County or municipal hospitals, or any government provider that pays for eligible services, engage in what is called a certified public expenditure (CPE). The state can use the costs associated with CPEs to support the state’s share. Finally, intergovernmental transfers, transfers from local government entities to the Medicaid agency before costs are incurred, can also be used to support the state’s share.
Medicaid Expansion
Medicaid Expansion under the Patient Portability and Affordable Care Act (PPACA, commonly referred to as the Affordable Care Act or Obamacare) offered a different FMAP percentage for states that expanded Medicaid to cover able-bodied adults whose incomes are at or below 133% of the federal poverty level. For these "newly eligibles," the FMAP was initially 100% to be drawn down to 90% by 2020. Additionally, for states that had utilized waivers to cover many of the newly eligible individuals, there was a range of FMAP increases that would eventually settle at 90% by 2020. Finally, the American Rescue Plan Act added incentives for states that hadn't expanded Medicaid. These states were offered two years with a 5% FMAP increase to incentivize expansion during the COVID-19 Pandemic.
States are required to make regular payments to hospitals that see a higher proportion of low-income patients, as these patients are more likely to be uninsured or on Medicaid. These payments are called Disproportionate Share Hospital (DSH, pronounced 'dish') payments. DSH payments exist to recognize that by taking on more care of uninsured and Medicaid patients, hospitals are taking on more financial risk, as Medicaid reimburses at lower rates than Medicare or commercial insurance, while uninsured patients often yield no payments. Unlike other Medicaid expenditures, DSH payments are capped at the state's previous year's DSH payments or 12% of the state's total Medicaid expenditures.

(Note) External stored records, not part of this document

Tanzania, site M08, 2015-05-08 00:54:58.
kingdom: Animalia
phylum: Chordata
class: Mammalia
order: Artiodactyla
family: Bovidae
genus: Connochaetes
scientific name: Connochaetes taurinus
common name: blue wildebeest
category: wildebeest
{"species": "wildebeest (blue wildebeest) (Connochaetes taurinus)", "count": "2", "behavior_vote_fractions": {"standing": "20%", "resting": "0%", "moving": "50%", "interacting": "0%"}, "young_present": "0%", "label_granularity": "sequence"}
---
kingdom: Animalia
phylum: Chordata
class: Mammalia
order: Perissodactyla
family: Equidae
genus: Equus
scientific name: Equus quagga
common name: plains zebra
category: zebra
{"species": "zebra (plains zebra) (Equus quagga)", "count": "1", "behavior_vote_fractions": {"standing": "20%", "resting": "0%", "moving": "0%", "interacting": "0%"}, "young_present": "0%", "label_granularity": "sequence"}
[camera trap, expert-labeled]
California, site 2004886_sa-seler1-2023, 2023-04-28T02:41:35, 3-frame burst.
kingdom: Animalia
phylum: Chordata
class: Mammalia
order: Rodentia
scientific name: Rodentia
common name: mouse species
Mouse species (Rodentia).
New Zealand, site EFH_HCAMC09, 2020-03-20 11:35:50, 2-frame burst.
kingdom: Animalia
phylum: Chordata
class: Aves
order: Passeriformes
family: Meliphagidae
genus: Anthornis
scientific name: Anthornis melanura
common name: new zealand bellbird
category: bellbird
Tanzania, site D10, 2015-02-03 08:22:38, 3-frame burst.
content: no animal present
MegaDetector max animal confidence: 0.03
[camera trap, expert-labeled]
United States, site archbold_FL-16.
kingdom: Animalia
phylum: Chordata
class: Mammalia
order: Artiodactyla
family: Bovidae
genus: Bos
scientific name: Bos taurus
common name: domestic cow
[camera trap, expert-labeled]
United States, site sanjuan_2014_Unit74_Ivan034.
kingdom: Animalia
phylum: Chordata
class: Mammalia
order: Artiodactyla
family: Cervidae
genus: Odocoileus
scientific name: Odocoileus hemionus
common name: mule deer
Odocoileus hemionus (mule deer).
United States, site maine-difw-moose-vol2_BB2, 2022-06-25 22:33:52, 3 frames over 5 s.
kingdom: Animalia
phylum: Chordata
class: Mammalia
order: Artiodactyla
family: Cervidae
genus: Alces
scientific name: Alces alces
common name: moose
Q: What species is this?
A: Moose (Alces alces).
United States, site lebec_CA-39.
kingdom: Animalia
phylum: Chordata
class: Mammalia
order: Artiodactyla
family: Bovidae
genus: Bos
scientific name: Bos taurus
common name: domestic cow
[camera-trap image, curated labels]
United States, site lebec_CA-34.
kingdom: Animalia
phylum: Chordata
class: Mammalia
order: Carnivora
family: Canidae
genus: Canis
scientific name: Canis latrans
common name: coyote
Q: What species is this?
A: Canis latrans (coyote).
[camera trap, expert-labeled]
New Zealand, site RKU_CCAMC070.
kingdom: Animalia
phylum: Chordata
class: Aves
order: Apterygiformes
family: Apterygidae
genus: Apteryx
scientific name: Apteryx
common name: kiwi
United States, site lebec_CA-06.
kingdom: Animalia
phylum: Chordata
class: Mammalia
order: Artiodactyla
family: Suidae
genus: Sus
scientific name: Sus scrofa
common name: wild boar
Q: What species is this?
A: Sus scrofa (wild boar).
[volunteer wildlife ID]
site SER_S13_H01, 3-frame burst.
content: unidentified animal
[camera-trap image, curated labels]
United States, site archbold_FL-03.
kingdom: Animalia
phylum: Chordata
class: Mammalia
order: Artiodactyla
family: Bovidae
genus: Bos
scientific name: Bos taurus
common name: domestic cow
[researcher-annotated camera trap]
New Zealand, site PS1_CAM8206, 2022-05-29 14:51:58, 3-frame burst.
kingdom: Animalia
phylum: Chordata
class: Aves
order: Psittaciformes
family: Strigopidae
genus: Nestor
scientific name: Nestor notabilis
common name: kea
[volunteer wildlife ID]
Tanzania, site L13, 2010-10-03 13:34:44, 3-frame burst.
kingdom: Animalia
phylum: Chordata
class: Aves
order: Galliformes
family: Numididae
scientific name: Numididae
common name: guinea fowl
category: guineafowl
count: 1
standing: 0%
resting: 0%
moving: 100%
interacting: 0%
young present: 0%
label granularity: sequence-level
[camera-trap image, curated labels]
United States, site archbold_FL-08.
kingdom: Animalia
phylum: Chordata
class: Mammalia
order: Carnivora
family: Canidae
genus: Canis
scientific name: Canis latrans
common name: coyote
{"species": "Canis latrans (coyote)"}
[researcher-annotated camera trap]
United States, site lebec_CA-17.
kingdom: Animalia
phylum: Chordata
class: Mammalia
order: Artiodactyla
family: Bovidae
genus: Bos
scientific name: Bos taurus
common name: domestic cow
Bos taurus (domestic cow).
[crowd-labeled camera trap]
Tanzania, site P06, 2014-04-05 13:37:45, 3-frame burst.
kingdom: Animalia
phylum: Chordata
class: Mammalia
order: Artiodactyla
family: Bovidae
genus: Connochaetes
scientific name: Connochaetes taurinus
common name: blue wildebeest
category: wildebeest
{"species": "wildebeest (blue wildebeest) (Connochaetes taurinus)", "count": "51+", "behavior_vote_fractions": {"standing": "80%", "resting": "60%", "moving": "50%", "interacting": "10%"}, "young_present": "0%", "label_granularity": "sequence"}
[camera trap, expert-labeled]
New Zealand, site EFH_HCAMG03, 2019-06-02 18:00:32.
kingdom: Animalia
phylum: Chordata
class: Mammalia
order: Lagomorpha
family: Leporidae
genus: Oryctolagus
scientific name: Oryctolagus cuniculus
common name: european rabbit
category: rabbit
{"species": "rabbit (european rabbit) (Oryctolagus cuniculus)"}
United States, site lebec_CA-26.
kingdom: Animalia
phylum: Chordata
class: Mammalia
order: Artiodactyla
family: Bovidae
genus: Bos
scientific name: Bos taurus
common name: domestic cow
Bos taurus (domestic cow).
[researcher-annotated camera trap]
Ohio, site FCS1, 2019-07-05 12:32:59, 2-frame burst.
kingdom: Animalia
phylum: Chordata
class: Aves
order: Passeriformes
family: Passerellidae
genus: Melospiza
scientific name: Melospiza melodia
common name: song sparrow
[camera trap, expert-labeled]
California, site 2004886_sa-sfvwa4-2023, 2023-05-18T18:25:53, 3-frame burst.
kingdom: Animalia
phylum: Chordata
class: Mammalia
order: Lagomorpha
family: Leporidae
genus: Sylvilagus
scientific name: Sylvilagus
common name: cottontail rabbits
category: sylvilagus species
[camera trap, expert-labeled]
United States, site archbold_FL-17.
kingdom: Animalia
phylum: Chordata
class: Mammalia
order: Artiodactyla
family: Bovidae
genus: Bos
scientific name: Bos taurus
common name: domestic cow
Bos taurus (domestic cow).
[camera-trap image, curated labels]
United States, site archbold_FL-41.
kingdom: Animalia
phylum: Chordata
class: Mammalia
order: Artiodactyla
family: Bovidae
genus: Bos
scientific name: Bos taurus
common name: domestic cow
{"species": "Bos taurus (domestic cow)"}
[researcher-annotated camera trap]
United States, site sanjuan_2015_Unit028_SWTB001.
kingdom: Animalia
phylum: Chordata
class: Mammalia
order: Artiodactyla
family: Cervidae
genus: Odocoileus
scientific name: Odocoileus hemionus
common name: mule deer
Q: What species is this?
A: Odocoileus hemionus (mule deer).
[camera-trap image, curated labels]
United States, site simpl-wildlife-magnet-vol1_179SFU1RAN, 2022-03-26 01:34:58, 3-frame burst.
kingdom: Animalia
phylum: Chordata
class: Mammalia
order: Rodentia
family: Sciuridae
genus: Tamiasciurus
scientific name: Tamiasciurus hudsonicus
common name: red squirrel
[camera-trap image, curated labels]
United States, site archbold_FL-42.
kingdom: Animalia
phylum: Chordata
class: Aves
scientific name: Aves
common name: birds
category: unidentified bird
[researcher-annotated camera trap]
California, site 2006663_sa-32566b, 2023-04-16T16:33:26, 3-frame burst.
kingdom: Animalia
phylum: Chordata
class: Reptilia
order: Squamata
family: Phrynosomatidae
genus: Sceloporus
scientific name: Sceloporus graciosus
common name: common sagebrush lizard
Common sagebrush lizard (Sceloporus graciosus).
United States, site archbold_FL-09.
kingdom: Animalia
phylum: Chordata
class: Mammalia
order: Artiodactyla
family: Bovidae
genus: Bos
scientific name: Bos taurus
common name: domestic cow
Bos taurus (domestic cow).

Medicaid is a complex program, and no two state programs are the same. While the federal share is easily identified by statutory requirements for the Appropriations Committees to fund, the state share can vary in its sources as widely as the number of states' Medicaid programs. This flexibility leads to experimentation, as well as the sharing of best practices among states, all while allowing them to meet their unique needs.